>> Begin Supplied information
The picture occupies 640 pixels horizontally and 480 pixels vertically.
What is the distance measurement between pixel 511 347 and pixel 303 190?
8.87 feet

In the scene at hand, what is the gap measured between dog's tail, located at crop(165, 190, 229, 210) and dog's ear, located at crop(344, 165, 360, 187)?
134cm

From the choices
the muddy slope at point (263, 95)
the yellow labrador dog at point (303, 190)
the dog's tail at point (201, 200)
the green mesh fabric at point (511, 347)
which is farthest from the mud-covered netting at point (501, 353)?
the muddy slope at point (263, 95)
>> End Supplied information
Reproduce every line of the entries above verbatim, from the first line through the last.

• _Result for this exercise_
The picture occupies 640 pixels horizontally and 480 pixels vertically.
What is the distance measurement between pixel 511 347 and pixel 303 190?
8.87 feet

In the scene at hand, what is the gap measured between dog's tail, located at crop(165, 190, 229, 210) and dog's ear, located at crop(344, 165, 360, 187)?
134cm

From the choices
the muddy slope at point (263, 95)
the yellow labrador dog at point (303, 190)
the dog's tail at point (201, 200)
the green mesh fabric at point (511, 347)
which is farthest from the mud-covered netting at point (501, 353)?
the muddy slope at point (263, 95)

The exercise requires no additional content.